Le but du voyage éclair de Nadia Plata à Milan? Voir les techniques que la chimiste italienne et son équipe de cinq personnes utilisent dans le domaine de la valorisation des déchets et décider quel mandat la Veveysanne leur proposera. La visite de laboratoires de par le monde est un des aspects du travail de Nadia Plata qui a créé Eptes, une PME qui propose à ses clients de capturer les composés volatils comme les arômes, les parfums et les aérosols. Son travail consiste à s’occuper de l’architecture d’un projet, soit réunir les expertises de multiples laboratoires, leur confier des analyses, interpréter les résultats et les transmettre à ses clients.

En résumé, sa PME vend des procédés. «Les problèmes que nous devons résoudre sont tellement complexes que nous avons besoin de l’expertise de nombreux laboratoires dans le monde entier. Chacun a deux ou trois domaines dans lesquels il excelle, comme, par exemple, l’extraction, la fermentation ou la quantification. L’addition de toutes ces expertises donne une connaissance extraordinaire.»

De fait, aucun des laboratoires mandatés par Eptes ne connaît la totalité d’un projet. Il arrive à Nadia Plata, mère de deux adolescentes, de rester dans l’un d’entre eux – jusqu’à trois semaines – pour connaître la technologie utilisée, pour y faire ses propres essais et comparer ses résultats avec ceux des professionnels avec lesquels elle sera amenée à travailler. «Lorsque, par la suite, je m’entretiens par Skype avec les chimistes qui travaillent pour moi, je connais leur façon de procéder.» Et se rendre sur place est indispensable. Son verdict ne nécessite pas une grande analyse. «Parfois, en quelques minutes, je me dis «Oh non!» en voyant la vétusté des appareils ou le désordre qui y règne.» Autre signe rédhibitoire? «Et il n’y a pas pire qu’un laboratoire désert, où l’on doit allumer la lumière lorsque l’on pousse la porte.»

L’impulsion

La spécialité de Nicoletta Ravasio et son équipe: extraire de l’huile à partir de déchets de tomates, soit la peau et les pépins. L’industrie de ce fruit est en effet particulièrement florissante dans la patrie de la pizza et du sugo. Très précieuses, les molécules de cette huile contiennent des antioxydants naturels, des tocophérols, de la vitamine E, des stérols qui peuvent être utilisés en cosmétique. Il est également possible de transformer ces molécules en ester de stérol pour faire baisser le niveau de cholestérol dans le sang. Outre les déchets de tomates, ce laboratoire milanais est également spécialisé dans la valorisation du marc de café et des déchets qui résultent de la fabrication du vin.
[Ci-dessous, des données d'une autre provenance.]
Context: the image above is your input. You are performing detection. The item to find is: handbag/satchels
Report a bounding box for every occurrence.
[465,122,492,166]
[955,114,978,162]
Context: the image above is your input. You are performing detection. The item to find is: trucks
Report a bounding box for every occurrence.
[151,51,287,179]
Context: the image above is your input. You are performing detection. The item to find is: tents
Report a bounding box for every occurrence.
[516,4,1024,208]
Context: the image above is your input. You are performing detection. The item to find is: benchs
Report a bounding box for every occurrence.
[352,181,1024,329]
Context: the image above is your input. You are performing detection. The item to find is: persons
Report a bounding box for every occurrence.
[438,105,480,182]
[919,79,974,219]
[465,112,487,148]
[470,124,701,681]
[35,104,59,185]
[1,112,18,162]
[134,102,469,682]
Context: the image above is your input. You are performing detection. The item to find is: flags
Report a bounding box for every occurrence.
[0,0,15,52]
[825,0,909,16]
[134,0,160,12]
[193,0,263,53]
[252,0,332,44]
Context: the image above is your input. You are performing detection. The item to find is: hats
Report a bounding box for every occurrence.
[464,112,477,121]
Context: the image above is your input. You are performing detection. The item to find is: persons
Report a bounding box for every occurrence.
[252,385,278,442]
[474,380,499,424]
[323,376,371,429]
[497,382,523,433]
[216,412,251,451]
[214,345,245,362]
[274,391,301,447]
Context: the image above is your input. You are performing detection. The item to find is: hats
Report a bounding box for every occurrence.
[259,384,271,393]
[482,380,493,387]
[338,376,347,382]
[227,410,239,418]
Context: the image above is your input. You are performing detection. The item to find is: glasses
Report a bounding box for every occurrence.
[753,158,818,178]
C’est justement en visitant une entreprise vinicole que Nadia Plata a commencé à s’intéresser de près aux déchets de l’industrie alimentaire. «En voyant que la lie de vin était répandue sur les terres – ce qui les acidifie, vu le soufre qu’elle contient –, je me suis dit: «Quel gâchis! On pourrait en extraire tellement de molécules!» J’ai donc fait analyser de la lie par un laboratoire en Suisse et un autre à l’étranger et j’ai vu la richesse de tels déchets. On peut en extraire des colorants ou des acides gras que l’on peut utiliser dans des crèmes.»

Marché gigantesque

On est en 2014 et Nadia Plata, qui a également fait un MBA en finance à HEC Lausanne, cherche à réorienter sa PME qui met alors au point des instruments de laboratoire destinés à capter et à isoler les composés volatils de produits alimentaires ou de parfums. «Assurer les réparations des machines prévues par la garantie nécessitait une infrastructure trop importante.» La chimiste vaudoise a alors l’idée d’envoyer quelques e-mails à des multinationales de sa connaissance, en leur proposant d’extraire des molécules de déchets de peaux d’orange pour trouver de nouveaux arômes.
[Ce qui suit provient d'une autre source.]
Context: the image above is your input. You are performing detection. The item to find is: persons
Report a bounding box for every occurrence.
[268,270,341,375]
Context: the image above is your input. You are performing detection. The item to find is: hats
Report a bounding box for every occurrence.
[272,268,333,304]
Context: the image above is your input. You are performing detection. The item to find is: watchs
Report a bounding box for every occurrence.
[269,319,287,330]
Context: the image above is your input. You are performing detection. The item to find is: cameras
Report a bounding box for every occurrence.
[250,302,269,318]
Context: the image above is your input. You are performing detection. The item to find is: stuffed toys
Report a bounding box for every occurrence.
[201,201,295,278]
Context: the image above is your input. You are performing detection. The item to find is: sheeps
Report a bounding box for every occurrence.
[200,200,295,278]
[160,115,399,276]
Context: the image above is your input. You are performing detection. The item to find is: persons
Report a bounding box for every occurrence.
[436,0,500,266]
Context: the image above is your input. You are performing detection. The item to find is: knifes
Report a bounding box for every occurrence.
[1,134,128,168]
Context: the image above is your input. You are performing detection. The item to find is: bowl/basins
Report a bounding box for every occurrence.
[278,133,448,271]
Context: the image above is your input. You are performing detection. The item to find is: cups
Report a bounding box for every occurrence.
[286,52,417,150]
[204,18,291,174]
«Lorsque j’ai vu que les entreprises ne mettaient que quelques heures à répondre, j’ai réalisé le besoin et compris qu’il y avait un marché gigantesque. On est à l’aube des extractions. Actuellement, il existe deux usines qui travaillent dans le domaine: une est aux Pays-Bas et l’autre en Italie, mais elles n’arrivent pas à couvrir tous les besoins du monde cosmétique. En Suisse, l’école d’ingénieurs de Fribourg mène également des recherches dans le domaine.»

De fait, même si les molécules naturelles – elles représentent 5% du marché – sont plus coûteuses que leurs cousines de synthèse, elles sont de plus en plus utilisées par les industriels, car de plus en plus plébiscitées par les consommateurs soucieux de leur santé, des consommateurs qui sont sans cesse à la recherche de nouvelles saveurs et de nouveaux parfums. Le problème? Une fois extraites de leur environnement, les molécules ne sont pas stables.

Sauvegarder les terres

«Lorsque je cuisine et que j’épluche des carottes ou des pommes de terre, je me dis: «Si seulement je pouvais en extraire certaines molécules, mais surtout les stabiliser dans le temps!» Il y a tellement de liaisons chimiques qui stabilisent une odeur. Lorsque l’on sort une molécule de son environnement, elle se perd.» Viennent s’ajouter d’autres difficultés comme le transport, le stockage (pourriture et odeurs), la sécurité (présence possible de bactéries pathogènes) et le contrôle de qualité.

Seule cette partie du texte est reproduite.